Gabe grinned and slapped his brother on the back. “Come on, then, you boneless schoolgirl. Let's get you back to the pub before you catch a chill.”
Allie laughed and Gabe looked down at her.
The reality of Allie Morgan washed over him then, and how bloody lucky he was to have crossed paths with such a woman. To think a woman like that could, dare he hope, care for a man like him?
'Twas nearly unthinkable.
She stood and sidled next to him, and slipped her wee arm around his waist.
Over her head, Sean looked at Gabe and grinned.
Then he mouthed the word
perfect
.
Gabe pulled Allie close and returned his brother's grin.
I know,
he mouthed back.
And as they walked back to Odin's Thumb, on that cold, misty October eve, Gabe realized he'd been alone all this time, had made the mistakes he'd made and lived through a hell he mostly created for his own stupid self, and that maybe it had been for a reason. He hadn't known Allie Morgan would be the one to step into his life to try to stop him from leaving his and Jake's home, but he was damn thankful she did.
It was at that very moment Gabe decided with certainty that Sealladh na Mara was where he and Jake needed to stay. He'd not have to fight his ghosts alone—once he told Allie the rest of his own secrets.
He looked down at her, and she looked up at him, and he knew then he wanted to keep her.
Keep her forever.
He only prayed he could.
Chapter 19
A
n hour before her alarm was set to ring, and Allie's eyes popped open.
Five a.m.
She blinked, pulled the duvet up around her neck, and peered over her toes at the hearth. Once again, another slab of peat had been placed, a nice warm blaze making the room toastier than it would have been had the fire gone completely out.
She'd have to remember to thank Gabe later.
Studying the room in the amber light of the fire, Allie thought back to the night before, after she, Gabe, and Sean had walked back in to Odin's. Everyone was still sitting in the same place as when she'd left, and they cheered as the three crossed the pub to the table. Nothing was said about why Allie had left, and yet it was comfortable, inviting, easygoing.

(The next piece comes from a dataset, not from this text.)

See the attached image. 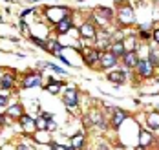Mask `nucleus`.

She'd discovered Gabe's family was like that. Completely accepting, natural, and accommodating.
Allie really liked that.
Sean, who looked enough like Gabe they could nearly pass for twins except he'd grown his hair out a bit longer and was about an inch shorter, had walked right up to Wee Mary, kissed her neck, and was rewarded with a squeal and a swat to the backside, and then he did the same thing to his mother.

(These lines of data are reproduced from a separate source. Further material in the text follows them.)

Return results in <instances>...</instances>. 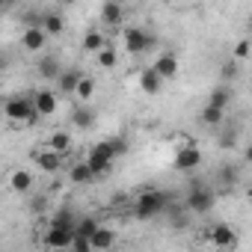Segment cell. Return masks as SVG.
<instances>
[{
    "label": "cell",
    "mask_w": 252,
    "mask_h": 252,
    "mask_svg": "<svg viewBox=\"0 0 252 252\" xmlns=\"http://www.w3.org/2000/svg\"><path fill=\"white\" fill-rule=\"evenodd\" d=\"M214 202H217V193L208 190L205 184H193L187 190V199H184V205H187L190 214H208L214 208Z\"/></svg>",
    "instance_id": "6"
},
{
    "label": "cell",
    "mask_w": 252,
    "mask_h": 252,
    "mask_svg": "<svg viewBox=\"0 0 252 252\" xmlns=\"http://www.w3.org/2000/svg\"><path fill=\"white\" fill-rule=\"evenodd\" d=\"M68 181L77 184V187H83V184H92L95 181V172H92V166L86 160H77V163L68 166Z\"/></svg>",
    "instance_id": "15"
},
{
    "label": "cell",
    "mask_w": 252,
    "mask_h": 252,
    "mask_svg": "<svg viewBox=\"0 0 252 252\" xmlns=\"http://www.w3.org/2000/svg\"><path fill=\"white\" fill-rule=\"evenodd\" d=\"M166 208H169V193L155 190V187H146V190L137 196V202H134V217L149 222V220L160 217Z\"/></svg>",
    "instance_id": "1"
},
{
    "label": "cell",
    "mask_w": 252,
    "mask_h": 252,
    "mask_svg": "<svg viewBox=\"0 0 252 252\" xmlns=\"http://www.w3.org/2000/svg\"><path fill=\"white\" fill-rule=\"evenodd\" d=\"M234 143H237V128L231 125V128H225V131L220 134V146H222V149H231Z\"/></svg>",
    "instance_id": "31"
},
{
    "label": "cell",
    "mask_w": 252,
    "mask_h": 252,
    "mask_svg": "<svg viewBox=\"0 0 252 252\" xmlns=\"http://www.w3.org/2000/svg\"><path fill=\"white\" fill-rule=\"evenodd\" d=\"M63 71H65V68L60 65L57 57H42V60H39V74H42L45 80H60Z\"/></svg>",
    "instance_id": "22"
},
{
    "label": "cell",
    "mask_w": 252,
    "mask_h": 252,
    "mask_svg": "<svg viewBox=\"0 0 252 252\" xmlns=\"http://www.w3.org/2000/svg\"><path fill=\"white\" fill-rule=\"evenodd\" d=\"M246 27H249V36H252V15H249V24H246Z\"/></svg>",
    "instance_id": "38"
},
{
    "label": "cell",
    "mask_w": 252,
    "mask_h": 252,
    "mask_svg": "<svg viewBox=\"0 0 252 252\" xmlns=\"http://www.w3.org/2000/svg\"><path fill=\"white\" fill-rule=\"evenodd\" d=\"M71 252H95V249H92V240L89 237H74Z\"/></svg>",
    "instance_id": "32"
},
{
    "label": "cell",
    "mask_w": 252,
    "mask_h": 252,
    "mask_svg": "<svg viewBox=\"0 0 252 252\" xmlns=\"http://www.w3.org/2000/svg\"><path fill=\"white\" fill-rule=\"evenodd\" d=\"M45 205H48V202H45L42 196H39V199H33V211H36V214H39V211H45Z\"/></svg>",
    "instance_id": "35"
},
{
    "label": "cell",
    "mask_w": 252,
    "mask_h": 252,
    "mask_svg": "<svg viewBox=\"0 0 252 252\" xmlns=\"http://www.w3.org/2000/svg\"><path fill=\"white\" fill-rule=\"evenodd\" d=\"M116 149L110 146V140H104V143H95L92 149H89V155H86V163L92 166V172H95V178L98 175H107L110 169H113V163H116Z\"/></svg>",
    "instance_id": "4"
},
{
    "label": "cell",
    "mask_w": 252,
    "mask_h": 252,
    "mask_svg": "<svg viewBox=\"0 0 252 252\" xmlns=\"http://www.w3.org/2000/svg\"><path fill=\"white\" fill-rule=\"evenodd\" d=\"M30 98H33L36 113H39L42 119H51V116L57 113V107H60V95H57V89H36V92H30Z\"/></svg>",
    "instance_id": "9"
},
{
    "label": "cell",
    "mask_w": 252,
    "mask_h": 252,
    "mask_svg": "<svg viewBox=\"0 0 252 252\" xmlns=\"http://www.w3.org/2000/svg\"><path fill=\"white\" fill-rule=\"evenodd\" d=\"M9 190H15V193H30L33 190V172L30 169H12L9 172Z\"/></svg>",
    "instance_id": "17"
},
{
    "label": "cell",
    "mask_w": 252,
    "mask_h": 252,
    "mask_svg": "<svg viewBox=\"0 0 252 252\" xmlns=\"http://www.w3.org/2000/svg\"><path fill=\"white\" fill-rule=\"evenodd\" d=\"M42 30H45L48 36H60V33L65 30V15L57 12V9H45V24H42Z\"/></svg>",
    "instance_id": "21"
},
{
    "label": "cell",
    "mask_w": 252,
    "mask_h": 252,
    "mask_svg": "<svg viewBox=\"0 0 252 252\" xmlns=\"http://www.w3.org/2000/svg\"><path fill=\"white\" fill-rule=\"evenodd\" d=\"M137 80H140V89H143V95H158V92L163 89V77H160L155 68H143Z\"/></svg>",
    "instance_id": "14"
},
{
    "label": "cell",
    "mask_w": 252,
    "mask_h": 252,
    "mask_svg": "<svg viewBox=\"0 0 252 252\" xmlns=\"http://www.w3.org/2000/svg\"><path fill=\"white\" fill-rule=\"evenodd\" d=\"M243 160H246V163H252V143L243 149Z\"/></svg>",
    "instance_id": "36"
},
{
    "label": "cell",
    "mask_w": 252,
    "mask_h": 252,
    "mask_svg": "<svg viewBox=\"0 0 252 252\" xmlns=\"http://www.w3.org/2000/svg\"><path fill=\"white\" fill-rule=\"evenodd\" d=\"M246 202L252 205V181H249V187H246Z\"/></svg>",
    "instance_id": "37"
},
{
    "label": "cell",
    "mask_w": 252,
    "mask_h": 252,
    "mask_svg": "<svg viewBox=\"0 0 252 252\" xmlns=\"http://www.w3.org/2000/svg\"><path fill=\"white\" fill-rule=\"evenodd\" d=\"M158 45V39L146 27H122V48L128 54H149Z\"/></svg>",
    "instance_id": "3"
},
{
    "label": "cell",
    "mask_w": 252,
    "mask_h": 252,
    "mask_svg": "<svg viewBox=\"0 0 252 252\" xmlns=\"http://www.w3.org/2000/svg\"><path fill=\"white\" fill-rule=\"evenodd\" d=\"M45 149H51V152H57V155L65 158V155L71 152V134H68V131H54V134H48Z\"/></svg>",
    "instance_id": "16"
},
{
    "label": "cell",
    "mask_w": 252,
    "mask_h": 252,
    "mask_svg": "<svg viewBox=\"0 0 252 252\" xmlns=\"http://www.w3.org/2000/svg\"><path fill=\"white\" fill-rule=\"evenodd\" d=\"M110 42L104 39V33L98 30V27H89L86 30V36H83V42H80V48L86 51V54H98V51H104Z\"/></svg>",
    "instance_id": "18"
},
{
    "label": "cell",
    "mask_w": 252,
    "mask_h": 252,
    "mask_svg": "<svg viewBox=\"0 0 252 252\" xmlns=\"http://www.w3.org/2000/svg\"><path fill=\"white\" fill-rule=\"evenodd\" d=\"M222 116H225V110H217V107L205 104V110L199 113V122L208 125V128H220V125H222Z\"/></svg>",
    "instance_id": "26"
},
{
    "label": "cell",
    "mask_w": 252,
    "mask_h": 252,
    "mask_svg": "<svg viewBox=\"0 0 252 252\" xmlns=\"http://www.w3.org/2000/svg\"><path fill=\"white\" fill-rule=\"evenodd\" d=\"M71 243H74V228H65V225H57V222H51L45 228V246L48 249L65 252V249H71Z\"/></svg>",
    "instance_id": "7"
},
{
    "label": "cell",
    "mask_w": 252,
    "mask_h": 252,
    "mask_svg": "<svg viewBox=\"0 0 252 252\" xmlns=\"http://www.w3.org/2000/svg\"><path fill=\"white\" fill-rule=\"evenodd\" d=\"M63 155H57V152H51V149H42L39 155H36V166L42 169V172H48V175H57L60 169H63Z\"/></svg>",
    "instance_id": "12"
},
{
    "label": "cell",
    "mask_w": 252,
    "mask_h": 252,
    "mask_svg": "<svg viewBox=\"0 0 252 252\" xmlns=\"http://www.w3.org/2000/svg\"><path fill=\"white\" fill-rule=\"evenodd\" d=\"M220 74H222V80H231V77H237V60H228V63L220 68Z\"/></svg>",
    "instance_id": "33"
},
{
    "label": "cell",
    "mask_w": 252,
    "mask_h": 252,
    "mask_svg": "<svg viewBox=\"0 0 252 252\" xmlns=\"http://www.w3.org/2000/svg\"><path fill=\"white\" fill-rule=\"evenodd\" d=\"M110 146L116 149V155H125V152H128V143H125L122 137H119V140H110Z\"/></svg>",
    "instance_id": "34"
},
{
    "label": "cell",
    "mask_w": 252,
    "mask_h": 252,
    "mask_svg": "<svg viewBox=\"0 0 252 252\" xmlns=\"http://www.w3.org/2000/svg\"><path fill=\"white\" fill-rule=\"evenodd\" d=\"M152 68H155L163 80H172V77L178 74V57H175L172 51H166V54H160V57H158V63H155Z\"/></svg>",
    "instance_id": "13"
},
{
    "label": "cell",
    "mask_w": 252,
    "mask_h": 252,
    "mask_svg": "<svg viewBox=\"0 0 252 252\" xmlns=\"http://www.w3.org/2000/svg\"><path fill=\"white\" fill-rule=\"evenodd\" d=\"M249 54H252V39H237L234 48H231V60L240 63V60H246Z\"/></svg>",
    "instance_id": "30"
},
{
    "label": "cell",
    "mask_w": 252,
    "mask_h": 252,
    "mask_svg": "<svg viewBox=\"0 0 252 252\" xmlns=\"http://www.w3.org/2000/svg\"><path fill=\"white\" fill-rule=\"evenodd\" d=\"M92 95H95V80H92L89 74H83V80H80V86H77L74 98H77V101H83V104H89V101H92Z\"/></svg>",
    "instance_id": "29"
},
{
    "label": "cell",
    "mask_w": 252,
    "mask_h": 252,
    "mask_svg": "<svg viewBox=\"0 0 252 252\" xmlns=\"http://www.w3.org/2000/svg\"><path fill=\"white\" fill-rule=\"evenodd\" d=\"M48 39H51V36H48L42 27H24L18 42H21V48H24L27 54H39V51L48 45Z\"/></svg>",
    "instance_id": "10"
},
{
    "label": "cell",
    "mask_w": 252,
    "mask_h": 252,
    "mask_svg": "<svg viewBox=\"0 0 252 252\" xmlns=\"http://www.w3.org/2000/svg\"><path fill=\"white\" fill-rule=\"evenodd\" d=\"M98 225H101V222H98L95 217H80V220H77V228H74V237H89V240H92V234L98 231Z\"/></svg>",
    "instance_id": "28"
},
{
    "label": "cell",
    "mask_w": 252,
    "mask_h": 252,
    "mask_svg": "<svg viewBox=\"0 0 252 252\" xmlns=\"http://www.w3.org/2000/svg\"><path fill=\"white\" fill-rule=\"evenodd\" d=\"M208 240H211L214 249H220V252H231V249H237L240 234H237V228L228 225V222H214L211 231H208Z\"/></svg>",
    "instance_id": "5"
},
{
    "label": "cell",
    "mask_w": 252,
    "mask_h": 252,
    "mask_svg": "<svg viewBox=\"0 0 252 252\" xmlns=\"http://www.w3.org/2000/svg\"><path fill=\"white\" fill-rule=\"evenodd\" d=\"M98 18H101V24L119 27V24L125 21V9H122L119 3H101V9H98Z\"/></svg>",
    "instance_id": "20"
},
{
    "label": "cell",
    "mask_w": 252,
    "mask_h": 252,
    "mask_svg": "<svg viewBox=\"0 0 252 252\" xmlns=\"http://www.w3.org/2000/svg\"><path fill=\"white\" fill-rule=\"evenodd\" d=\"M3 113H6V119H12V122H24V125H36V122L42 119V116L36 113V104H33L30 95H12V98H6Z\"/></svg>",
    "instance_id": "2"
},
{
    "label": "cell",
    "mask_w": 252,
    "mask_h": 252,
    "mask_svg": "<svg viewBox=\"0 0 252 252\" xmlns=\"http://www.w3.org/2000/svg\"><path fill=\"white\" fill-rule=\"evenodd\" d=\"M199 166H202V152H199V146H196V143L181 146L178 155H175V160H172V169H178V172H196Z\"/></svg>",
    "instance_id": "8"
},
{
    "label": "cell",
    "mask_w": 252,
    "mask_h": 252,
    "mask_svg": "<svg viewBox=\"0 0 252 252\" xmlns=\"http://www.w3.org/2000/svg\"><path fill=\"white\" fill-rule=\"evenodd\" d=\"M80 80H83V71H80V68H65V71L60 74V80H57V95L74 98V92H77Z\"/></svg>",
    "instance_id": "11"
},
{
    "label": "cell",
    "mask_w": 252,
    "mask_h": 252,
    "mask_svg": "<svg viewBox=\"0 0 252 252\" xmlns=\"http://www.w3.org/2000/svg\"><path fill=\"white\" fill-rule=\"evenodd\" d=\"M116 243V231L110 225H98V231L92 234V249L95 252H110Z\"/></svg>",
    "instance_id": "19"
},
{
    "label": "cell",
    "mask_w": 252,
    "mask_h": 252,
    "mask_svg": "<svg viewBox=\"0 0 252 252\" xmlns=\"http://www.w3.org/2000/svg\"><path fill=\"white\" fill-rule=\"evenodd\" d=\"M237 175H240V172H237V166H234V163H222V166H220V172H217L220 190H222V193H228V190L237 184Z\"/></svg>",
    "instance_id": "23"
},
{
    "label": "cell",
    "mask_w": 252,
    "mask_h": 252,
    "mask_svg": "<svg viewBox=\"0 0 252 252\" xmlns=\"http://www.w3.org/2000/svg\"><path fill=\"white\" fill-rule=\"evenodd\" d=\"M71 122H74V128L86 131V128H92V122H95V113H92L89 107H74V110H71Z\"/></svg>",
    "instance_id": "24"
},
{
    "label": "cell",
    "mask_w": 252,
    "mask_h": 252,
    "mask_svg": "<svg viewBox=\"0 0 252 252\" xmlns=\"http://www.w3.org/2000/svg\"><path fill=\"white\" fill-rule=\"evenodd\" d=\"M95 63H98V68H116V63H119V51H116L113 45H107L104 51L95 54Z\"/></svg>",
    "instance_id": "27"
},
{
    "label": "cell",
    "mask_w": 252,
    "mask_h": 252,
    "mask_svg": "<svg viewBox=\"0 0 252 252\" xmlns=\"http://www.w3.org/2000/svg\"><path fill=\"white\" fill-rule=\"evenodd\" d=\"M228 101H231V89H228V86H214L211 95H208V104L217 107V110H225Z\"/></svg>",
    "instance_id": "25"
}]
</instances>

Allie realized quickly just what a charming flirt Sean MacGowan truly was.
Of course, she also realized just as fast where the MacGowan boys obtained their charm, because when Sean tried to walk past his father, Gerald pulled his six-foot-plus son into his lap and planted a big sloppy kiss right on his cheek. Everyone had roared with laughter.
Once released from Gerald's arms, Sean had bowed to Mademoiselle Bedeau, who'd blushed a ghostly pink, greeted the other spirited souls of Odin's like family, who returned the greeting likewise, and had entertained the group with what Wee Mary had called
youthful naughty shenanigans
from university. Wee Mary was right. Naughty hardly described Sean MacGowan.